But for the working poor in the UK it has been yet another blow – ironically from the very political party that was set up to represent their interests. An endless supply of cheap, non-unionised labour. How the Blair-Brown government was allowed to get away with taking the 13,000 immigrants per year figure made up by the CBI and use that to justify not managing the prospect of 39 million Poles suddenly having access to the labour market is still incredible. In a country with an already creaking public infrastructure and dearth of affordable housing, the mismanagement was at best incompetent, at worst, downright reckless.

We are now told to believe that the (untold) millions of immigrants have not displaced any British workers from the jobs market. Words fail me...
 
Following this thread mainly because of what's happening in the Ukraine. Isn't one of the reasons why the EU is interested the Ukraine is its geographic location and the issue of the immigration from the countries around there. Wouldn't the Ukraine,as a new part of the EU, be seen as a closer more desirable destination for these migrants rather than the rest of Western Europe ?
 
PhilD said:
The issue that has negatively affected most people is the uncontrolled immigration, though it doesn't seem to have been discussed here; perhaps TSR members are typically more successful in life and have been insulated from its negative effects.

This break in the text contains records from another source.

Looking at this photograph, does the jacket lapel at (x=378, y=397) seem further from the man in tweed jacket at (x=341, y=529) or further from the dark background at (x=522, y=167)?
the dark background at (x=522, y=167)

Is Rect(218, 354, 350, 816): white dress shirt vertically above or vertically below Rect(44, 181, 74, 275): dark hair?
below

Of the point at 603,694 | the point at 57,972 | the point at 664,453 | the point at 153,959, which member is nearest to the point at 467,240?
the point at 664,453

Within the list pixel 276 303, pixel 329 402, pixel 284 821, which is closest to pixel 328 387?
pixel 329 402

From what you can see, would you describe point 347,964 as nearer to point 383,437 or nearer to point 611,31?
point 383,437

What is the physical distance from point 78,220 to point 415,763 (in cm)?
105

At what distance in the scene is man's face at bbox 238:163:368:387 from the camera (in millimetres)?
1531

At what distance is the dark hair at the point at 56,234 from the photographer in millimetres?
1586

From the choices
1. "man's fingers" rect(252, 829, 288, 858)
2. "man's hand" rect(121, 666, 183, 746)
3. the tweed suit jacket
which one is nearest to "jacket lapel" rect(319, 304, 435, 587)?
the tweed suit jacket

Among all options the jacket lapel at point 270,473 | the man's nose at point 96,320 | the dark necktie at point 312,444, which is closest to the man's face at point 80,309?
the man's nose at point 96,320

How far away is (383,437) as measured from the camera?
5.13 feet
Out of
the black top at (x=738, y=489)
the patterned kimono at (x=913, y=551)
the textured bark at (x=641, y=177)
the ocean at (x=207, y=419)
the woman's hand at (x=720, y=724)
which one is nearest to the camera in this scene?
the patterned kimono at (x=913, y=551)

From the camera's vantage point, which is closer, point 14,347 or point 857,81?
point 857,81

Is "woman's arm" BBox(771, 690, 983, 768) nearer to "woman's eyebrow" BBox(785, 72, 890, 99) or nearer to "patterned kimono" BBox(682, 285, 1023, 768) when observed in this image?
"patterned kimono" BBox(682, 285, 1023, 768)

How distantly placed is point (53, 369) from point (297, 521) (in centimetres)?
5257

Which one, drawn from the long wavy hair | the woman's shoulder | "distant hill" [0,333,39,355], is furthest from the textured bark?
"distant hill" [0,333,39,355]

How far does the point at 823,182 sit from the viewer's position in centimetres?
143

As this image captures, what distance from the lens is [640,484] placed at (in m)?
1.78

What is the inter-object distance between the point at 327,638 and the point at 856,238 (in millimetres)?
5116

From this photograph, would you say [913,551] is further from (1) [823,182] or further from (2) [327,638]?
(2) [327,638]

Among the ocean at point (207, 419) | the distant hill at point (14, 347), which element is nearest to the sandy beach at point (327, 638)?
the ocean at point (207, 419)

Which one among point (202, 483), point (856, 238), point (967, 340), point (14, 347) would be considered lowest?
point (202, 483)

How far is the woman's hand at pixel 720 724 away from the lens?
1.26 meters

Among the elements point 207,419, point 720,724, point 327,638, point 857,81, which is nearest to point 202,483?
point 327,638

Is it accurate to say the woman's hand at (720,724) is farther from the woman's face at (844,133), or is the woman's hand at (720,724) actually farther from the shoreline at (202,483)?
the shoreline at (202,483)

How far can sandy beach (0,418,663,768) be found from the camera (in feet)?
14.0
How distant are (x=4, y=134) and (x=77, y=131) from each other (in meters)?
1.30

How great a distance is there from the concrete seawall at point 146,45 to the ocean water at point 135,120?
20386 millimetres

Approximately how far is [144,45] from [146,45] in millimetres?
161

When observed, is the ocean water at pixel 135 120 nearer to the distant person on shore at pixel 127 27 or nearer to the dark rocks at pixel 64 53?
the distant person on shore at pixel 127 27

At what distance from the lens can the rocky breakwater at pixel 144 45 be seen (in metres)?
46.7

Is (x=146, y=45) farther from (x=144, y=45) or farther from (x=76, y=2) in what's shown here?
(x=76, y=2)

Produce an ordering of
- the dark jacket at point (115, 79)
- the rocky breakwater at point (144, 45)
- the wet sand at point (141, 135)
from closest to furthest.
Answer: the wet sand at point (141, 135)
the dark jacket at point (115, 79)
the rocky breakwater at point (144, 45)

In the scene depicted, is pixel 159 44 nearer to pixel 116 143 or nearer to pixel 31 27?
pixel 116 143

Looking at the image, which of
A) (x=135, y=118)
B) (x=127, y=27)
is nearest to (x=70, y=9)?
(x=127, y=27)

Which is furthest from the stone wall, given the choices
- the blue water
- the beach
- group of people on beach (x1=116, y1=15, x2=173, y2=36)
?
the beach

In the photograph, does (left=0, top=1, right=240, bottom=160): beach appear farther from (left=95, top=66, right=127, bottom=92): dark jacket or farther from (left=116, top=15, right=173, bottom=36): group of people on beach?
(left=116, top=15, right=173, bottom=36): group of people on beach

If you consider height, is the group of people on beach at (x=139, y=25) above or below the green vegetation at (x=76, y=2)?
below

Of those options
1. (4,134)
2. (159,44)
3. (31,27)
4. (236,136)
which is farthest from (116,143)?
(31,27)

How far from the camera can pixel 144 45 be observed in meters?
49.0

But for the working poor in the UK it has been yet another blow – ironically from the very political party that was set up to represent their interests. An endless supply of cheap, non-unionised labour. How the Blair-Brown government was allowed to get away with taking the 13,000 immigrants per year figure made up by the CBI and use that to justify not managing the prospect of 39 million Poles suddenly having access to the labour market is still incredible. In a country with an already creaking public infrastructure and dearth of affordable housing, the mismanagement was at best incompetent, at worst, downright reckless.

We are now told to believe that the (untold) millions of immigrants have not displaced any British workers from the jobs market. Words fail me...

I think you are right about TSR members are insulated from the negative effects. In my case I was actually exposed to the positive effects. For 27 years I worked in the motor-trade, I owned and ran a car repair garage. A few years before I closed the business (2010) I took on a Polish mechanic, he was streets ahead in terms of motivation and resourcefulness as well as general ability. If I had carried on with the business I would have been more than happy ease out the indigenous workforce and replace them with either Poles or other Eastern Europeans. The simple fact is that they are better motivated and better educated.

I used to have a steady stream of people (mostly school leavers) enquiring about jobs. Local schools used to send pupils to me for work experience and I used to receive college placements too. I reckoned that 75% of these people were unsuitable to do any job. I remember Tony Blair's "Education education education" speech, he talked the talk but I saw precious little, if any delivery.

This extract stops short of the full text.